» **EXERCISES TO COMPLETE**:
**A.** In the blog posts on faith and worship, which website sends the author John Piper's sermons by email?
**B.** From the blog posts on faith and worship, return the stretch from "For better or" through "and righteous God.".
**C.** Resume the blog posts on faith and worship after their final sentence.

» **EXCERPT**:
Thursday, January 31, 2008

Recommendations

Over the last few years I have been greatly encouraged, inspired and convicted by a few great websites. First and foremost, I recommend signing up to receive John Piper's sermons by email (with links to watch or listen to him) on a weekly basis from desiringgod.org. I also receive emails from Sam Storms at enjoyinggodministries.org which have been very enlightening and thought provoking. Storms basically blogs a commentary on Scripture and emails his posts out to those who sign up. As you might have guessed, he and Piper are good friends. I also receive almost daily an entry from christianquote.com. These are usually short but profound quotes from many of the great Christian thinkers of our time and the past. They tend to be quite reformed in their content. Lastly, I just began regularly reading blogs at markdroberts.com after reading a good bit in Roberts' "blook", which is book based on a blog. The book is about the reliability of the gospels and can be found in blog form on his website. It has been a great read. I highly recommend all four of these resources. If you have any recommendations for me, I would love to have them. Peace and love in Christ...

Wednesday, January 30, 2008

Thoughts from a Notebook

I have many notebooks filled with all kinds of stuff in them that at one time I thought was important enough to write down and read later. I wish that I were organized enough to use one notebook until full and then move on to another, but I am not. Chalk it up to my ADD or whatever, but I just can't work that way. Sometimes I am thankful for that, though. Today I arrived at work and pulled out my little blue notebook in which I had written little notes to myself about how to do my job better. As I was flipping through, I noticed a page full of my handwriting which I don't really remember writing or what prompted me to write it in the first place. God works that way. So this is what I wrote to myself however long ago (years?) it may have been:

True worship is fully emotional. You can not meet and experience God without being deeply moved, but emotions are not the ultimate goal! They are a right response to truth. Emotions can change, but truth never does. Many preachers are artificially emotional and they shamefully exploit people's emotions for personal gain. They are not preaching and worshiping in spirit and truth.

When Jesus entered Jerusalem at the beginning of the week, the people were very emotional. Many of them were expecting Him to usher in His great kingdom to finally rise up and defeat the mighty Roman Empire. Nobody expected Him to end the week on a Roman cross, being crucified on a trash dump as a result of the same people's cries for His crucifixion.

For better or worse, emotions are extremely powerful, which is exactly how God designed us. But emotions must be in response to truth. Jesus did not come to save Israel from the big, bad Romans, but to save them (and us) from themselves (and ourselves) and the wrath of a holy and righteous God.

Despite our best efforts, we don't define what kind of king Jesus will be. He does. At the beginning of the week, the crowd was saying and doing the right things, but their hearts were not right before God and they could not see the truth. We can be exactly the same. Religious behavior and emotional enthusiasm are wonderful, but the cross must always be right there at the center. I know that I must check my heart and mind all the time to see Jesus for who He really is and not who I want him to be. I must beg God to guard my heart and mind and convict me so that as I see Him more fully, I will know a fuller joy and satisfaction (and many other wonderful emotions) that are pure and right before a holy God.

» **DATA LINES**:
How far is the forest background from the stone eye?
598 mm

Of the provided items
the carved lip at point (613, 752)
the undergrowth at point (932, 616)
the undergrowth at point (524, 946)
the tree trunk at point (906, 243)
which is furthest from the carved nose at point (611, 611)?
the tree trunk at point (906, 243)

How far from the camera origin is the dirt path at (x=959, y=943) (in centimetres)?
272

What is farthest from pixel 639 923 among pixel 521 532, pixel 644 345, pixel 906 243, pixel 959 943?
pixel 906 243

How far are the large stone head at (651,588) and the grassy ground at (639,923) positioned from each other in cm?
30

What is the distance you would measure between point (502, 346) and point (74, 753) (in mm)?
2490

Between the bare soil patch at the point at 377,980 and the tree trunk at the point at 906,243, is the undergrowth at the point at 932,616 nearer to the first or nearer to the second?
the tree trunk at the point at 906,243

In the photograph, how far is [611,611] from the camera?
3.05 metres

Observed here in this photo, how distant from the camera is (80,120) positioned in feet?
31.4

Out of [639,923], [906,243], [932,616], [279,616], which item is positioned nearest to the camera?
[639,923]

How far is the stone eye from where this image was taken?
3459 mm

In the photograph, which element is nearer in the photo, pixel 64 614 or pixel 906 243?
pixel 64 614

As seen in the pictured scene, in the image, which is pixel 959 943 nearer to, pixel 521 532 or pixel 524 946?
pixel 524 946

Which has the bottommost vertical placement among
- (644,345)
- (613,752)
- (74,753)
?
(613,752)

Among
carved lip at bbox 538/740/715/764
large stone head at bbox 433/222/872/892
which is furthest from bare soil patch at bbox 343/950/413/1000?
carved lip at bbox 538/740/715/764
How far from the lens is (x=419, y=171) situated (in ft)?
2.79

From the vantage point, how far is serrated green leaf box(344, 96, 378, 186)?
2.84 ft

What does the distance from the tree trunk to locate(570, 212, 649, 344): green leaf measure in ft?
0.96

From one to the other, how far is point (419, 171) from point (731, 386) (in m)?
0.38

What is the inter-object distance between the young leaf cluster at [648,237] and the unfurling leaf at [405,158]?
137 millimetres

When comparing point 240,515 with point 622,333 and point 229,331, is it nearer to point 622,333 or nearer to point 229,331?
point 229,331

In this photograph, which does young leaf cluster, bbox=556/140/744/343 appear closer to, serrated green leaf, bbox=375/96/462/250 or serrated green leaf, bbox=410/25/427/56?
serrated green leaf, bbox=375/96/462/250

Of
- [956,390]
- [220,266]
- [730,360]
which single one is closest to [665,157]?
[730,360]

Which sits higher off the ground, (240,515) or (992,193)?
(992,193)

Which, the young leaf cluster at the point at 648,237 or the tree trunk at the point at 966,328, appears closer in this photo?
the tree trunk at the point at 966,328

» **ANSWERS GIVEN**:
**A.** desiringgod.org

**B.**
For better or worse, emotions are extremely powerful, which is exactly how God designed us. But emotions must be in response to truth. Jesus did not come to save Israel from the big, bad Romans, but to save them (and us) from themselves (and ourselves) and the wrath of a holy and righteous God.

**C.**
Monday, January 28, 2008

The Case for the Real Jesus

I just finished reading Lee Strobel's The Case for the Real Jesus. If you aren't familiar with Lee (and even if you are), Lee was an award-winning investigative journalist and then legal editor for the Chicago Tribune back late 70's and 80's. With a journalism degree and a Masters of Studies in Law, he is highly qualified to be particularly inquisitive and skeptical while trained to be unusually objective. I have read his four popular books (a few of them several times) and I highly recommend them.
I am aware that there are critics of Lee's entire starting point and outlook on evangelism because they feel that the Holy Spirit does the work of saving people and changing their affections. While this is very true, there is certainly a way to Christ through the critical mind examining the evidence for Christianity and finding that it stands up to the fiercest scrutiny and is a firm foundation to build a faith and worldview on. Lee came to a saving faith in Christ this way in an attempt to disprove Christianity to his newly-converted wife, and I was heavily influenced by an examination of the evidence for myself before I committed my life to Christ.
Criticizing Christianity is certainly in vogue these days (while other faiths are fiercely protected from attack) largely on historical grounds. It is not easy to believe all of the things that the Bible teaches actually happened. I mean, how are we really expected to believe that a man went around and did half of the things that Jesus supposedly did? If the writers of the gospels embellished a few things or made them up all together, how can we trust them? Am I really supposed to willingly give up my life (even in martyrdom) for something that I can't really trust is true? How can I be so sure?
Some people say that you just know in your heart that it's true and that is the essence of faith. If you need evidence, it isn't true faith. Baloney. The Bible itself appeals to evidence for the existence of God (Romans 1:18-23) and we should not be afraid of scientists, historians, archaeologists or anyone that studies the Book of Nature when we are examining the Bible. I, personally, have greatly benefited from studying the evidence for Christianity before and after I became a Christian. There have been plenty of times when I seriously doubted my faith for a moment and was so thankful that I could go back through the evidence and the arguments in my mind, reread books and articles and rest again in the fact that our faith is well grounded in truth.
In response to the heavy criticisms of Christianity, there are many good books out there by brilliant defenders of the faith. Lee interviews some of them and points the reader to more books that are also very helpful. I have learned a great deal and found my faith growing deeper and deeper by reading these great men and women.
The four titles by Strobel that I would highly recommend (in this particular order although they were not written in this order) are: The Case for a Creator, The Case for Faith, The Case for Christ, and The Case for the Real Jesus. From there I would read some of the bibliographies found in those books and I suspect that you, like I, will be surprised at how firm a foundation we stand on in our Christian faith.

So Do Not Fear...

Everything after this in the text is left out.